Oxford: http://www.ox.ac.uk/about_the_un...

As the oldest university in the English-speaking world, Oxford is a
unique and historic institution. There is no clear date of foundation,
but teaching existed at Oxford in some form in 1096 and developed
rapidly from 1167, when Henry II banned English students from attending
the University of Paris.

MIT: http://en.wikipedia.org/wiki/His...

With the charter approved, Rogers began raising funds, developing a
curriculum and looking for a suitable location. The Rogers Plan, as it
came to be known, was rooted in three principles: the educational value
of useful knowledge, the necessity of “learning by doing,” and
integrating a professional and liberal arts education at the
undergraduate level.MIT was a pioneer in the use of laboratory instruction. Its founding philosophy is "the teaching, not of the manipulations and minute details of the arts, which can be done only in the workshop, but
the inculcation of all the scientific principles which form the basis
and explanation of them;"

I'll leave you to search "History of X" (substitute your favorite elite university).

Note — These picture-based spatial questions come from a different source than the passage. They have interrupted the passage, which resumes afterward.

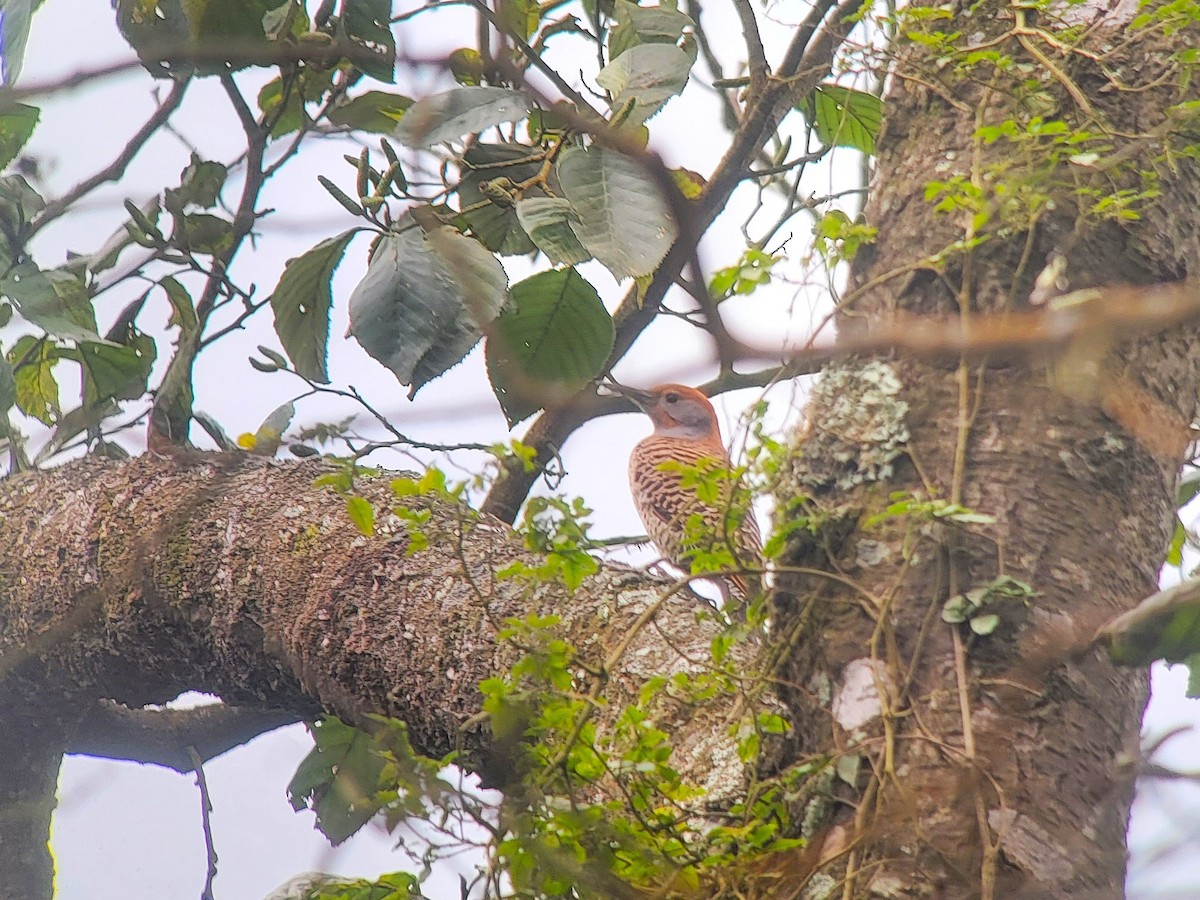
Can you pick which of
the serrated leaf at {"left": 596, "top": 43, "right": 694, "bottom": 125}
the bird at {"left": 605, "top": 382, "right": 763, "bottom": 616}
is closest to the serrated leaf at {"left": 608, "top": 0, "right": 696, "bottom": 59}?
the serrated leaf at {"left": 596, "top": 43, "right": 694, "bottom": 125}

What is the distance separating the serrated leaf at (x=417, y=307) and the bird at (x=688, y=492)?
0.32 m

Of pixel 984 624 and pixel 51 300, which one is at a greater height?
pixel 51 300

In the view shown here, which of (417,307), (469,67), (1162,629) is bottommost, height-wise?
(1162,629)

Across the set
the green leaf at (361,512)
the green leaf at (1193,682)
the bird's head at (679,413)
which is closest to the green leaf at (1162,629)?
the green leaf at (1193,682)

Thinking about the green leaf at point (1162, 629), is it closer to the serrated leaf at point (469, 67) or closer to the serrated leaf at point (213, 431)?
the serrated leaf at point (469, 67)

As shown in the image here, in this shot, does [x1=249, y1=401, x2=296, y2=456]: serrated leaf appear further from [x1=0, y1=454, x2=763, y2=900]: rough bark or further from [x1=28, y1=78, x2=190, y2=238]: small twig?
[x1=28, y1=78, x2=190, y2=238]: small twig

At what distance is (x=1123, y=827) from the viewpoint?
42.8 inches

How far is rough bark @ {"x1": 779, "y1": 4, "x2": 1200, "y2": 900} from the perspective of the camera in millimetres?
1033

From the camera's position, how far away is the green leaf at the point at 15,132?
2078 millimetres

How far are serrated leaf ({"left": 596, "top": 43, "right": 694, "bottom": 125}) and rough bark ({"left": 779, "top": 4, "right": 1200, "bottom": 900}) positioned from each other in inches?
11.3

The pattern I want to highlight is that origin myths form around an "exceptionalism" narrative. These form around unusual people, unusual events in history or through opposition of established ideas about how to teach. Basically, without a "we're different because _________" angle you can't differentiate, and without differentiation, you cannot get to elite.

If there is no exceptionalism narrative, you can build all the system-process scaffolding you want. You won't get to "elite."

Think of it as the random particle of dust around which a very regular crystal can form. Or the sand particle around which a pearl forms in an oyster. In both cases, the original stimulus MUST be weird/awkward. The grain of sand "irritates" the oyster into creating a pearl around it. The dust particle disturbs the symmetries of a supersaturated solution. If you cool extremely pure solutions very very slowly, you can actually supercool them without causing freezing... for the same reason, very pure water may superheat without boiling in the microwave, and explode the moment you open the door and disturb it. Which is why you use the trick of putting in a wooden skewer or something in a carafe of water to heat. It disturbs the water enough that boiling begins at 100 degrees.

The process is very similar in some ways to the establishment of new brands, but is much broader because universities are such fundamental institutions that span so many aspects of civil society.